*Provided records*.
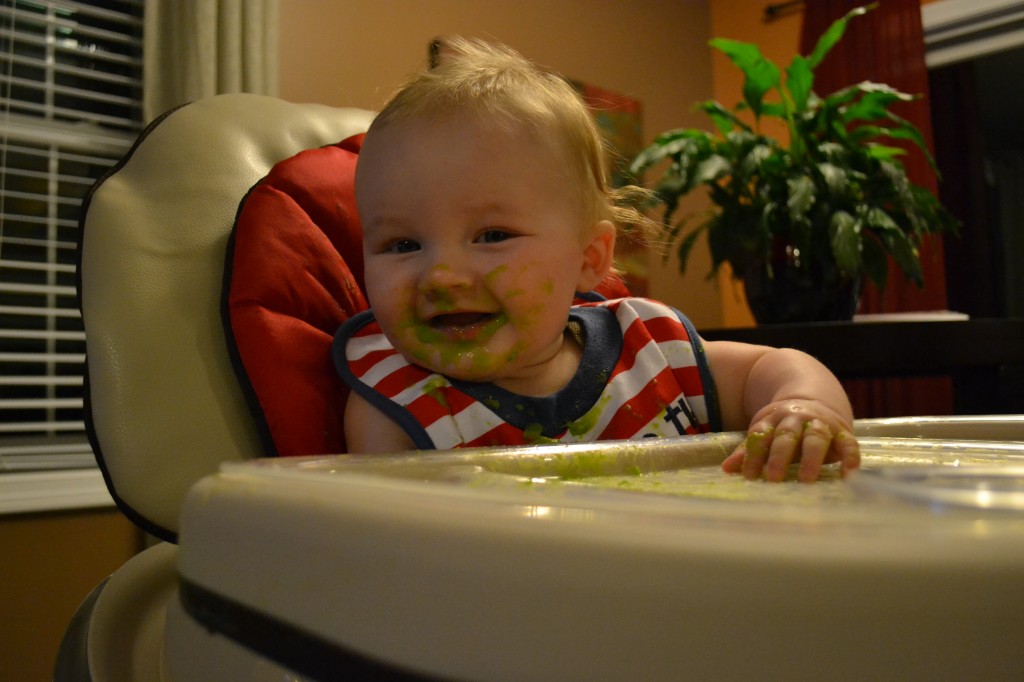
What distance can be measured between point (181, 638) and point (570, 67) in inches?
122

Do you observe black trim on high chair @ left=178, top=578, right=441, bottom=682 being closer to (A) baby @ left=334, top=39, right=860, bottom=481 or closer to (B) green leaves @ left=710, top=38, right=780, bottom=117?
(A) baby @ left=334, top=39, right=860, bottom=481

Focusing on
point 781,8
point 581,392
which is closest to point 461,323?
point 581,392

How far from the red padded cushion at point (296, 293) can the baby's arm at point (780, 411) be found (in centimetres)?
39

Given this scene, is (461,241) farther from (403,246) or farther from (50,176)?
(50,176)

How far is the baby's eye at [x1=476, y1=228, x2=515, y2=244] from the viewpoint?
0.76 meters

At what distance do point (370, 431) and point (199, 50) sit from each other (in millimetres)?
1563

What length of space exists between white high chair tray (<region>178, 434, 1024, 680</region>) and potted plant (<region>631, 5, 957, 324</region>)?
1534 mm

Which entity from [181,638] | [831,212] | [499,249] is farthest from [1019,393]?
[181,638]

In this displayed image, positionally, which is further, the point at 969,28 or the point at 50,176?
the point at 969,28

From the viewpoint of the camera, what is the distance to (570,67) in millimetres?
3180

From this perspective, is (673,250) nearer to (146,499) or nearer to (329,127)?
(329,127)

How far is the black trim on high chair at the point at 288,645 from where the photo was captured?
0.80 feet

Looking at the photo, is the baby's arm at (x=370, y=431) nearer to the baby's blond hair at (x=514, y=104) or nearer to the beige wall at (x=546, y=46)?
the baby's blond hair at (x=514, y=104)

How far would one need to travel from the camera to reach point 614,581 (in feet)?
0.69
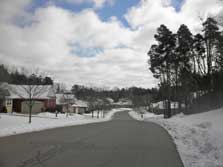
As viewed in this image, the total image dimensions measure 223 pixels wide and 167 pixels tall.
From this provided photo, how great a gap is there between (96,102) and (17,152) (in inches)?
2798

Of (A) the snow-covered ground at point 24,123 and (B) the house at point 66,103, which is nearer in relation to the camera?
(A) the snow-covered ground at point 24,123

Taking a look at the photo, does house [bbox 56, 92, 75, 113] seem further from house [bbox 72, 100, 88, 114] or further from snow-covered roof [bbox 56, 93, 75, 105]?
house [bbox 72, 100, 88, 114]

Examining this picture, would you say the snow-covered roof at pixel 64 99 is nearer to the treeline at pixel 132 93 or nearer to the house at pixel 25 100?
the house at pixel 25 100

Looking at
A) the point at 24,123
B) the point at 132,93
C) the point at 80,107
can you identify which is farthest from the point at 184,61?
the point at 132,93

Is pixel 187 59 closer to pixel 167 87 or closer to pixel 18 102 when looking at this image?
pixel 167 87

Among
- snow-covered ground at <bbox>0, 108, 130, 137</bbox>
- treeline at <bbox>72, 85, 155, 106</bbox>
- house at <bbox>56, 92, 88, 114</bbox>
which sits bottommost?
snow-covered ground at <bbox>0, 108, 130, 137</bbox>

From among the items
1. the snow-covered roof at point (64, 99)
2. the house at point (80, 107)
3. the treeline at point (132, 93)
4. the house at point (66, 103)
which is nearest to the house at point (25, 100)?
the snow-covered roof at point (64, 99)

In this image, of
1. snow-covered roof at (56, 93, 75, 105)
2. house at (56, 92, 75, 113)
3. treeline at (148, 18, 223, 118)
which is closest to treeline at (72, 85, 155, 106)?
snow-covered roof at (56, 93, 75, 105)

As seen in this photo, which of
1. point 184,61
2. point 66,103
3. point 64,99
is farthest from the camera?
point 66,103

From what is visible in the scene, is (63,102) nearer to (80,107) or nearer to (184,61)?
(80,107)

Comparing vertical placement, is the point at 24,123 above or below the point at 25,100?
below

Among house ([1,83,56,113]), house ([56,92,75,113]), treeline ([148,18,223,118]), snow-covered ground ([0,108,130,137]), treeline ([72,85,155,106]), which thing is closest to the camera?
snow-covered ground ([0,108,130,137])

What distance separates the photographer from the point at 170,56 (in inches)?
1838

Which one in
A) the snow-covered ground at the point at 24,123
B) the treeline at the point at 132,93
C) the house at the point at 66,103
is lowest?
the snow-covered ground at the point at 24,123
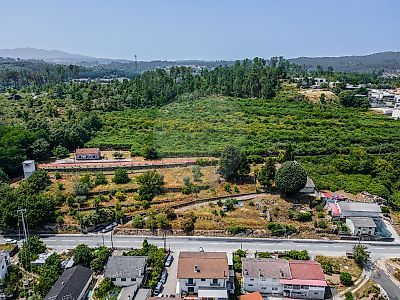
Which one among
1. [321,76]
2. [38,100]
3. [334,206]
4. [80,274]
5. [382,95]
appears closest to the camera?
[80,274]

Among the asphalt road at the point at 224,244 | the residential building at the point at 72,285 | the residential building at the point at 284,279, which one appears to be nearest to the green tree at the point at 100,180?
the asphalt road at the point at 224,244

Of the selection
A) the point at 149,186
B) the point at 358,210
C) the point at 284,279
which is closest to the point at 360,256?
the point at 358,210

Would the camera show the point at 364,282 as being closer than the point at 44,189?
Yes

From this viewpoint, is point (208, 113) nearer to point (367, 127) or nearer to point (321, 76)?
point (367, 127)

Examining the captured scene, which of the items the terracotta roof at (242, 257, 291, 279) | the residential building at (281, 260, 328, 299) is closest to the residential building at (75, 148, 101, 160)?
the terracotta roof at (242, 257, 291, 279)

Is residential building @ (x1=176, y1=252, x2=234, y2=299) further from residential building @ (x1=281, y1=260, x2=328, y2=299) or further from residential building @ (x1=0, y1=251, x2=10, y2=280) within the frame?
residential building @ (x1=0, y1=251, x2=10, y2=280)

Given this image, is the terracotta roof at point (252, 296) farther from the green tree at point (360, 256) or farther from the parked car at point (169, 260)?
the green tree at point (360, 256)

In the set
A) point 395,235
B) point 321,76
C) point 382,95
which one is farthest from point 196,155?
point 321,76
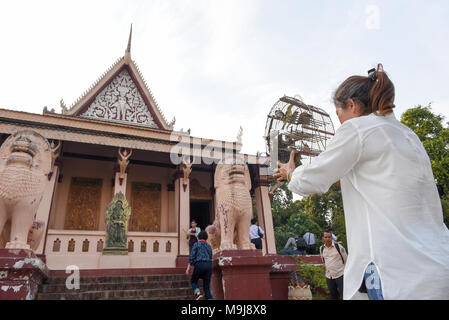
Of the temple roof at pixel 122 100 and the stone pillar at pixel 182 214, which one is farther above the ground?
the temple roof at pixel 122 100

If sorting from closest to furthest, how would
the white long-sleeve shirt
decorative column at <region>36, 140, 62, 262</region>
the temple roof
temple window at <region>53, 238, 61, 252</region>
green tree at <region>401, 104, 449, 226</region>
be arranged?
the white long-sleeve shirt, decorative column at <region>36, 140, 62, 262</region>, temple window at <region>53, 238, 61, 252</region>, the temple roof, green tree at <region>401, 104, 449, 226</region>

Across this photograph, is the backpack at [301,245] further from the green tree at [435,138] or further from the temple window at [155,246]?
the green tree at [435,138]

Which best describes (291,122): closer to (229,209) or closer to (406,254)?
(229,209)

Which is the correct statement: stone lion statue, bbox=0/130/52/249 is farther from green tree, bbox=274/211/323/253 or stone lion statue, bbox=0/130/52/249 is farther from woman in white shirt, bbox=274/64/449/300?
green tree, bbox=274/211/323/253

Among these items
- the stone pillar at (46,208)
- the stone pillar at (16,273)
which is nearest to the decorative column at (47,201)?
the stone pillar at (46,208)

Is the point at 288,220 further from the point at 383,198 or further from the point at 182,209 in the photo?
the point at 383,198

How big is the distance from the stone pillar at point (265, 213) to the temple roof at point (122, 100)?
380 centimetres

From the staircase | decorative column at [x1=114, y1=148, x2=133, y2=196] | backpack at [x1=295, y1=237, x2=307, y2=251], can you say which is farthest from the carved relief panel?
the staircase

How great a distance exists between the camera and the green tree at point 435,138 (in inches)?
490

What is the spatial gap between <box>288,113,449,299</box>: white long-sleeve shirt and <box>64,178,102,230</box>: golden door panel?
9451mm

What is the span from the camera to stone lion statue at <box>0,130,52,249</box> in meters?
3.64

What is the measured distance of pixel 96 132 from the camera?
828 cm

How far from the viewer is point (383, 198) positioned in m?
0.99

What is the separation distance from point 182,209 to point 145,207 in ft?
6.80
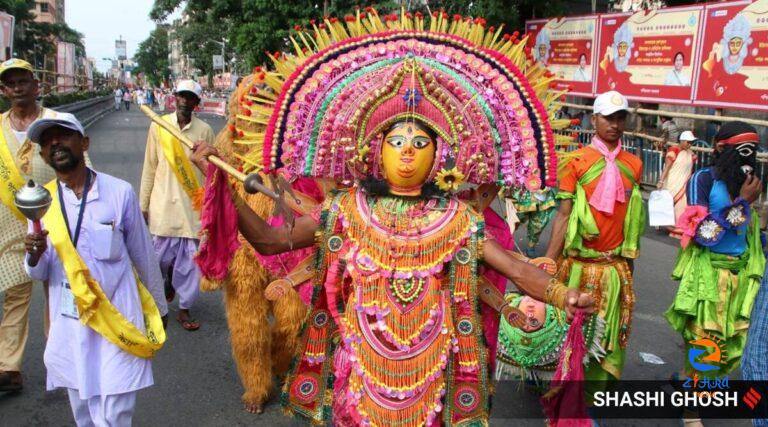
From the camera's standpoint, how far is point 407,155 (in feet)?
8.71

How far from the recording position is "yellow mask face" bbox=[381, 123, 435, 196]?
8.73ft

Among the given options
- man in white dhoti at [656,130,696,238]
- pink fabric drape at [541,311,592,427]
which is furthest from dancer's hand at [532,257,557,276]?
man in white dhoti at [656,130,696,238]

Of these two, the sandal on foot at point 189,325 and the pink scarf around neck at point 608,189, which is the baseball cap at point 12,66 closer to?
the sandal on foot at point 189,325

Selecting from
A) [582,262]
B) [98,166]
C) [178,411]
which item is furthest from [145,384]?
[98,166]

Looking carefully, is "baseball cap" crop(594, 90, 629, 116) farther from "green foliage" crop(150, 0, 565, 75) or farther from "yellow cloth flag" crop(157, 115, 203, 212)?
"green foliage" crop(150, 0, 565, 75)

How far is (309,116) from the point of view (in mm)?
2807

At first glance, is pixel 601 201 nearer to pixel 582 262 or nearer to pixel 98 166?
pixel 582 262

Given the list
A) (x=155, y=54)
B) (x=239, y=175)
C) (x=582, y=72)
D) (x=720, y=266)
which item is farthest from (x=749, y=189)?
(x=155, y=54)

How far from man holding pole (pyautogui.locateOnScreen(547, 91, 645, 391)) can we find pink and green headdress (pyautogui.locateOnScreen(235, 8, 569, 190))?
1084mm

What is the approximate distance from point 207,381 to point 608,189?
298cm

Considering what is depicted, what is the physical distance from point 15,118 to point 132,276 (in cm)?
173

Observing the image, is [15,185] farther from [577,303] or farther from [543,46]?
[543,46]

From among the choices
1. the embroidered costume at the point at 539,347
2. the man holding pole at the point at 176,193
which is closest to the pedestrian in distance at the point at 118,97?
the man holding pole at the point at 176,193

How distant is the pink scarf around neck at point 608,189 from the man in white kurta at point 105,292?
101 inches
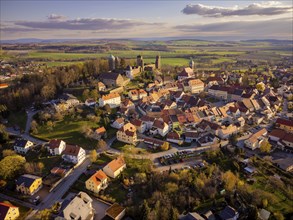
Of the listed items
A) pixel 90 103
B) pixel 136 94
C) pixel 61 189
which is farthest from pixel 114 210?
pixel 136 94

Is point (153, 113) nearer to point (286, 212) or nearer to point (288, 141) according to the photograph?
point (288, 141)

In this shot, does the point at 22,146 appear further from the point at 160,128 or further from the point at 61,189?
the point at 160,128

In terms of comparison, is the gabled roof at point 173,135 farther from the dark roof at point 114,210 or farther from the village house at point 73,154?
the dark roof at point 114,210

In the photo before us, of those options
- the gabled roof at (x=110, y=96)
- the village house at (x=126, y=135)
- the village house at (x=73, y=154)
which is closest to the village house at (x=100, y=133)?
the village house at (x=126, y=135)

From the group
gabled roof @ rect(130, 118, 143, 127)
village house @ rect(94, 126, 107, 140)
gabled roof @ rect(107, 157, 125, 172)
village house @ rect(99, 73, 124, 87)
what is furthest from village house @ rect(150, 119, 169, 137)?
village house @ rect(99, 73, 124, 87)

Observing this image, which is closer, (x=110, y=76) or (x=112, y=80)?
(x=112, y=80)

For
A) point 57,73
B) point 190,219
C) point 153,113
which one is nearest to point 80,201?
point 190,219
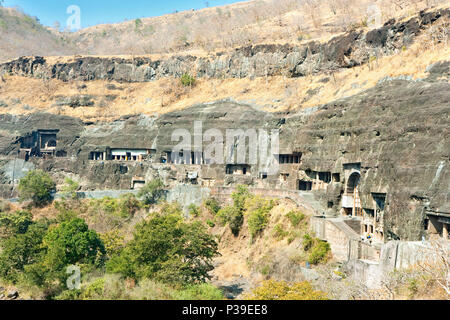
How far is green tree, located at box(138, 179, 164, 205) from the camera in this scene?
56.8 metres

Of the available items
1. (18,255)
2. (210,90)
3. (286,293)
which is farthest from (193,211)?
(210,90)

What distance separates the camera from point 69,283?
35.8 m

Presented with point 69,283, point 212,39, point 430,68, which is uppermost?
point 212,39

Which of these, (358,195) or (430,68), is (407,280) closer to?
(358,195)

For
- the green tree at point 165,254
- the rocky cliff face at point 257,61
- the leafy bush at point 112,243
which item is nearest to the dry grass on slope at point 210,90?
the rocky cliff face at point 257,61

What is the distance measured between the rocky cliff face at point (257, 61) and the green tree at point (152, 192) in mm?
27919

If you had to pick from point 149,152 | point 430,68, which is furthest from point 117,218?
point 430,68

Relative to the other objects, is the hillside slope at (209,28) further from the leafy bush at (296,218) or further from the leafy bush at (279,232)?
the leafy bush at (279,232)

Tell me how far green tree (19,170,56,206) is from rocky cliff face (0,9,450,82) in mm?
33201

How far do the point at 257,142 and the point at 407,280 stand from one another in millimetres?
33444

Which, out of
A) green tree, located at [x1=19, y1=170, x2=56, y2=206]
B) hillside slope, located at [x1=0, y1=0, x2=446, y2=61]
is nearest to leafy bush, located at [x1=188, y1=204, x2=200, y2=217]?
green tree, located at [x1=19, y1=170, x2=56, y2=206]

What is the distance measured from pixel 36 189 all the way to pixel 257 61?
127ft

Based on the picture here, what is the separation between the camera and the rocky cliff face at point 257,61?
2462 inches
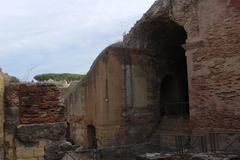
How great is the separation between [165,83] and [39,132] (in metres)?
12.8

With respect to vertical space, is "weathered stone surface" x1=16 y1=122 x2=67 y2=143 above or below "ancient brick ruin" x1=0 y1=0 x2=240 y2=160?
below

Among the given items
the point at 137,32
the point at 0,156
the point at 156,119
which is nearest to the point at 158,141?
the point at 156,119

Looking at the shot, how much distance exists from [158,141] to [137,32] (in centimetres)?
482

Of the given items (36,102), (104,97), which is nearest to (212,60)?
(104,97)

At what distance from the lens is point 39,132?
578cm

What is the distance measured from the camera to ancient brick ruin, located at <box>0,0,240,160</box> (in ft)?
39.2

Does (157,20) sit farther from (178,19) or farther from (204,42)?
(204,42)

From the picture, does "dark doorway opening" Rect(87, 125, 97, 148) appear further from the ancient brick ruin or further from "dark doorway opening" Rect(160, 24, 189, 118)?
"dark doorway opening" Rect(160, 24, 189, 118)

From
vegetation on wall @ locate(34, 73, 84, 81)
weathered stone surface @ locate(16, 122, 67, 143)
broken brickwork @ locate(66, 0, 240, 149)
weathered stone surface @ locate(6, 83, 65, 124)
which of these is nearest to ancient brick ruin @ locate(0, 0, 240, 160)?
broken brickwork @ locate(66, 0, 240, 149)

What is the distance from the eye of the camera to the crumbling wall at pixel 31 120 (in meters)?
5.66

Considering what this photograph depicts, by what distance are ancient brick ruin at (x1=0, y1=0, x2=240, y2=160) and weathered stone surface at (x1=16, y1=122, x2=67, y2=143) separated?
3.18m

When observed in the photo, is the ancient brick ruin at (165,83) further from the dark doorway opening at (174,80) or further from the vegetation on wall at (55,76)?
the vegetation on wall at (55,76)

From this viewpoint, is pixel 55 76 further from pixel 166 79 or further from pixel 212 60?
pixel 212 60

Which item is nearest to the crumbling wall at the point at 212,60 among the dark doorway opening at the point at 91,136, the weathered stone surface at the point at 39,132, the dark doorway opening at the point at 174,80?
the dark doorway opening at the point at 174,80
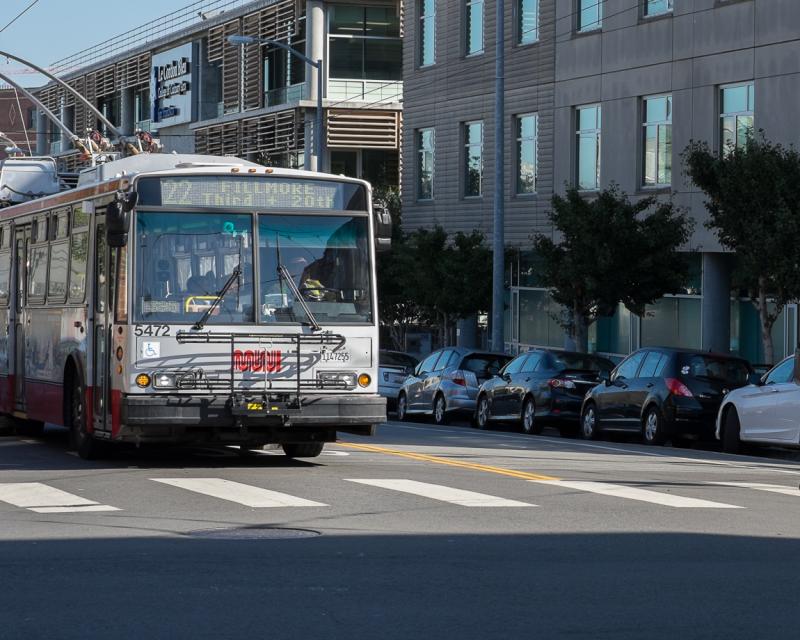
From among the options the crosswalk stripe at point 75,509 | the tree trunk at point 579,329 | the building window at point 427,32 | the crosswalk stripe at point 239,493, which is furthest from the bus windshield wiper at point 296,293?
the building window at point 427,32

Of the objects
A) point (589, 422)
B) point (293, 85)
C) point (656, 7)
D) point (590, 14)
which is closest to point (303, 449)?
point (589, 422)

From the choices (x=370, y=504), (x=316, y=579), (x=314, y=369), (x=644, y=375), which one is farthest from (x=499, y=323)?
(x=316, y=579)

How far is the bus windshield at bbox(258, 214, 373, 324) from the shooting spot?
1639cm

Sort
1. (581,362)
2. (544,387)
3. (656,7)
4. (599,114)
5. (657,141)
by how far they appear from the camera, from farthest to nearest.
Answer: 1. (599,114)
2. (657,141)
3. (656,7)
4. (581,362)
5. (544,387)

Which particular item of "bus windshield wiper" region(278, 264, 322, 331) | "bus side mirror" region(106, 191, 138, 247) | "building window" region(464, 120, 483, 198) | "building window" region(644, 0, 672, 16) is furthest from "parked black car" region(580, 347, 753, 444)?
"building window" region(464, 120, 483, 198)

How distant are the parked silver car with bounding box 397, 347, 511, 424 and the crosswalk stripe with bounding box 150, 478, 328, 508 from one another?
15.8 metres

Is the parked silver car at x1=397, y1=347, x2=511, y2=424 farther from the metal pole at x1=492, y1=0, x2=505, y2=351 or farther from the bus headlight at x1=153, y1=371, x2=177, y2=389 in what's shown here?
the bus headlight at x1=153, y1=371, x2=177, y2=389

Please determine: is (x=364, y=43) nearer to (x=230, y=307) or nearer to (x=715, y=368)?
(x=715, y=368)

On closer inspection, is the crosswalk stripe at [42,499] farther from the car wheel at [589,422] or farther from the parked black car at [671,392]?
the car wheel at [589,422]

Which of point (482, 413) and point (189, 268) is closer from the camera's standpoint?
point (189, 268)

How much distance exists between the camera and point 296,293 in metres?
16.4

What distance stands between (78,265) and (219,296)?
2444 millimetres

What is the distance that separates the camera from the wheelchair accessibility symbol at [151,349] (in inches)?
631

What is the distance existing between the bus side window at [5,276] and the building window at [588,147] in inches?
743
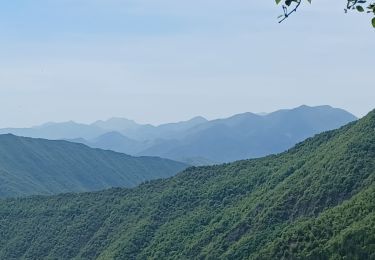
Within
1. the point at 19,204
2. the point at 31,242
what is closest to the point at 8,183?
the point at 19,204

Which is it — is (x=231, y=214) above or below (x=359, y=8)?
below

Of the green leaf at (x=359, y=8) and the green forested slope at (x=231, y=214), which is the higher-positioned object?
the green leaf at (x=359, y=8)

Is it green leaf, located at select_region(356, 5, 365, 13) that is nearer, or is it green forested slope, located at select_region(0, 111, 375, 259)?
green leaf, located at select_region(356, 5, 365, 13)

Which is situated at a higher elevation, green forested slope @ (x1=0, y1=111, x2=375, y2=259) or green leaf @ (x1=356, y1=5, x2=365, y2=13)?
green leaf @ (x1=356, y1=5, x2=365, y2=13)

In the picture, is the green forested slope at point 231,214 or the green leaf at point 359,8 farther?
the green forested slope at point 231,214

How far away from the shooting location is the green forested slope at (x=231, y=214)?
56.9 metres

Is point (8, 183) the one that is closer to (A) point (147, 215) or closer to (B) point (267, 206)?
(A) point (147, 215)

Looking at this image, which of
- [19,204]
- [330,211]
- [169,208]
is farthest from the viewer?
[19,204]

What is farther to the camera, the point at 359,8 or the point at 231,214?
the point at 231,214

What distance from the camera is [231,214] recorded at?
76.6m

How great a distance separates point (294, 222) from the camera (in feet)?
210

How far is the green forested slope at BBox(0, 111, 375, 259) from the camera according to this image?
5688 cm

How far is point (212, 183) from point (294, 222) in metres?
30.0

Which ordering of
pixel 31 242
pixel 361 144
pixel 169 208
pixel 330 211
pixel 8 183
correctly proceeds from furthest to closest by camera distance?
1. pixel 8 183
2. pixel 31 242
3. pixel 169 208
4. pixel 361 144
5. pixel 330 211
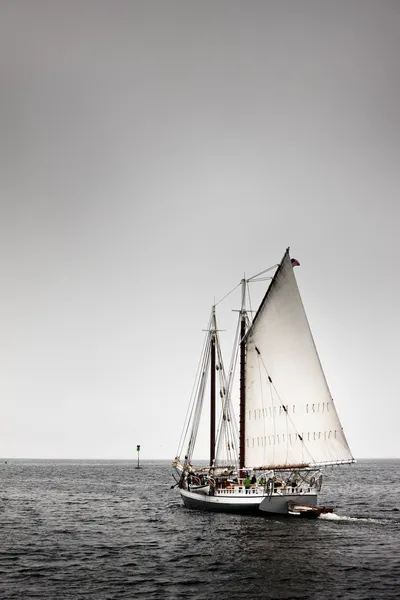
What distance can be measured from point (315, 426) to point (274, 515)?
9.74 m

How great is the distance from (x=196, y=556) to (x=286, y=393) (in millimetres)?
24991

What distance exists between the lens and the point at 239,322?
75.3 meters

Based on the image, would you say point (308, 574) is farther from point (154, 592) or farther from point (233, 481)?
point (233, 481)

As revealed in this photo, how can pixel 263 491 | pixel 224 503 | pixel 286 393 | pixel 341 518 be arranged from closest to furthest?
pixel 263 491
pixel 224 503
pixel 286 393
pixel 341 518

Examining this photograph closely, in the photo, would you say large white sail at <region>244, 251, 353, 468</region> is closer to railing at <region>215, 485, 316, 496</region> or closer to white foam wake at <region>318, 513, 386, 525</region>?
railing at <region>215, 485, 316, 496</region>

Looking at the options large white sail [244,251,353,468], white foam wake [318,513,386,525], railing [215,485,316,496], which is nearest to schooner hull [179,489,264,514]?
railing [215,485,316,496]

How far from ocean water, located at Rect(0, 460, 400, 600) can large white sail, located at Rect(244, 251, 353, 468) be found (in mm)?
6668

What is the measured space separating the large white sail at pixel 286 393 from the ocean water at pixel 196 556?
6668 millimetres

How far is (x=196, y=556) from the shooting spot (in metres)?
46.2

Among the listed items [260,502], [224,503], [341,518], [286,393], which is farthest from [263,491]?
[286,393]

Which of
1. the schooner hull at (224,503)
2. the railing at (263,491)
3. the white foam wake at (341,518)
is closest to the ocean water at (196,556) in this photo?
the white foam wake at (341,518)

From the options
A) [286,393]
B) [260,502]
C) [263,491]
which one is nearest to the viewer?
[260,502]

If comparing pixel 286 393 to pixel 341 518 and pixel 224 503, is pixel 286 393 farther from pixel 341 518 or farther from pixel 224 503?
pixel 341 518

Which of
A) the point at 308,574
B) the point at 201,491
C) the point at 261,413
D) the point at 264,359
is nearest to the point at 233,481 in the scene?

*To do*.
Find the line containing "Examining this photograph". Reproduce it exactly, along with every line after it through the last.

*The response*.
Examining this photograph closely, in the photo, would you say large white sail at <region>244, 251, 353, 468</region> is closer to railing at <region>215, 485, 316, 496</region> or closer to white foam wake at <region>318, 513, 386, 525</region>?
railing at <region>215, 485, 316, 496</region>

Looking at the options large white sail [244,251,353,468], white foam wake [318,513,386,525], railing [215,485,316,496], which is nearest to schooner hull [179,489,264,514]?
railing [215,485,316,496]

How far from ocean water, located at Rect(0, 460, 400, 600) can large white sail, located at Rect(244, 251, 353, 468) be found (in mm)?
6668

What is the measured space separating the large white sail at pixel 286 393 from the ocean water at pixel 196 556?
6668 millimetres

How far is (x=196, y=556) from the shooting spot (in metres)?
46.2

Among the listed items [260,502], [224,503], [341,518], [286,393], which is farthest from [263,491]?
[286,393]

Which of
1. the schooner hull at (224,503)
2. the railing at (263,491)
3. the white foam wake at (341,518)
is closest to the ocean water at (196,556) in this photo?
the white foam wake at (341,518)

From the options
A) [286,393]
B) [260,502]
C) [263,491]
which one is nearest to the viewer?
[260,502]

If comparing pixel 286 393 to pixel 341 518 and pixel 224 503, is pixel 286 393 farther from pixel 341 518 or farther from pixel 224 503?
pixel 341 518

Which of
A) the point at 308,574
B) the point at 201,491
C) the point at 261,413
D) the point at 264,359
is nearest to the point at 233,481 in the scene?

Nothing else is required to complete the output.